Proprio in tema di formazione, fattore indispensabile per lo sviluppo e la crescita delle nostre aziende: quali sono le competenze su cui è più urgente investire?
«Il problema è la mancanza di un dialogo vero tra scuola e industria. Nei prossimi tre anni verranno creati nel nostro Paese circa 200mila posti di lavoro in 6 settori chiave del “Made in Italy”: meccanica, ICT, moda, chimica, alimentare e legno-arredo. Purtroppo in un caso su tre non saranno occupati per la scarsità dell’offerta formativa e di competenze tecnico-scientifiche. Una situazione paradossale, se si pensa che il tasso di disoccupazione giovanile è superiore al 30%. Occorre dunque uno sforzo di investimento nel capitale umano pari almeno a quello nel capitale fisico, per istruire e formare lavoratori in grado di garantire la transizione verso un’economia interconnessa, intelligente e sostenibile. È quindi necessario colmare il mismatch tra offerta formativa e domanda delle imprese, puntando con decisione sull’orientamento e rafforzando l’alternanza scuola-lavoro, che quest’anno è stata dimezzata sia per numero di ore che per risorse a disposizione».

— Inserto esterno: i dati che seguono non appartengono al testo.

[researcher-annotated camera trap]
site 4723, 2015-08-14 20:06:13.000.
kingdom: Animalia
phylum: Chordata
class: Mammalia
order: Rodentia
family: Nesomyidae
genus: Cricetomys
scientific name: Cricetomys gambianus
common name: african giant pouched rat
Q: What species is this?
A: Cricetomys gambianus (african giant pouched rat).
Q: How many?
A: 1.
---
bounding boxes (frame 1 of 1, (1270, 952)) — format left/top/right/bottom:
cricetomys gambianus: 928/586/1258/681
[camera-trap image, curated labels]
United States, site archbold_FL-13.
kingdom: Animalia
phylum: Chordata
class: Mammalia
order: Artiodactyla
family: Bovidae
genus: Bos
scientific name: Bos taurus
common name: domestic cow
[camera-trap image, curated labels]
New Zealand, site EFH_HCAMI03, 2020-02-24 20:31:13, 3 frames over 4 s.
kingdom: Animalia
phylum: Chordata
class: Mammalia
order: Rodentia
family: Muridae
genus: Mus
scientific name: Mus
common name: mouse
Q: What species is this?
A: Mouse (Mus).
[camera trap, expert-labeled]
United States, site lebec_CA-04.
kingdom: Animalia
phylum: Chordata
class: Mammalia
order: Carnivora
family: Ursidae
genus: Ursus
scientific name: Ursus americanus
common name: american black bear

Quando si parla di internazionalizzazione spesso si finisce per parlare di cina e delle grandi potenzialità di quel mercato. Come valuta in quest’ottica i recenti accordi firmati dai governi di Italia e Cina?
«I contratti firmati con la Cina sono sicuramente positivi perché rafforzano gli interscambi tra i nostri Paesi, in un’ottica in cui dobbiamo cercare di essere però più vincenti, perché al momento esportiamo in Cina molto meno di quanto importiamo. I nuovi contratti rappresentano quindi un’apertura e un nuovo approccio. Lo stesso si dica per la Belt and Road Initiative, che non può prescindere dalla nostra collocazione europea e atlantica. Dobbiamo portare le nostre aziende a costruire nei Paesi dove passa la Via della Seta, realizzando infrastrutture e reti di collegamento che facciano arrivare i nostri prodotti in Cina. Paese che ha fatto delle aperture, riducendo per esempio i dazi su numerosi prodotti, ma in cui non è facile essere presenti anche perché non tutti gli standard internazionali sono riconosciuti».
Nel comparto delle macchine utensili si guarda con molto interesse all’accordo di libero scambio tra Europa e Giappone: siamo di fronte a una svolta?
«Negli accordi di libero scambio come quello firmato con il Giappone è importante innanzitutto avere standard comuni, perché il certificare un prodotto o un macchinario già certificato in Italia in un determinato Paese straniero comporta costi importanti che fanno perdere di competitività le nostre aziende. Entrare in una logica di convergenza regolamentare ci permette inoltre di affermare gli standard europei a livello internazionale, invece di subire quelli di Paesi terzi. Ed è per questo che sarebbe così importante un eventuale accordo anche con gli Stati Uniti, perché se mettessimo insieme l’Europa con il mercato americano e tutti gli accordi di interscambio siglati nel frattempo, gli standard da rispettare a livello mondiale diventerebbero i nostri. E di nuovo bisogna potere investire senza dovere cedere i diritti o il know-how aziendale. Nell’accordo con il Giappone, per esempio, è previsto il mutuo riconoscimento di standard tecnici, oltre alla possibilità di fare investimenti in loco in maniera molto più aperta».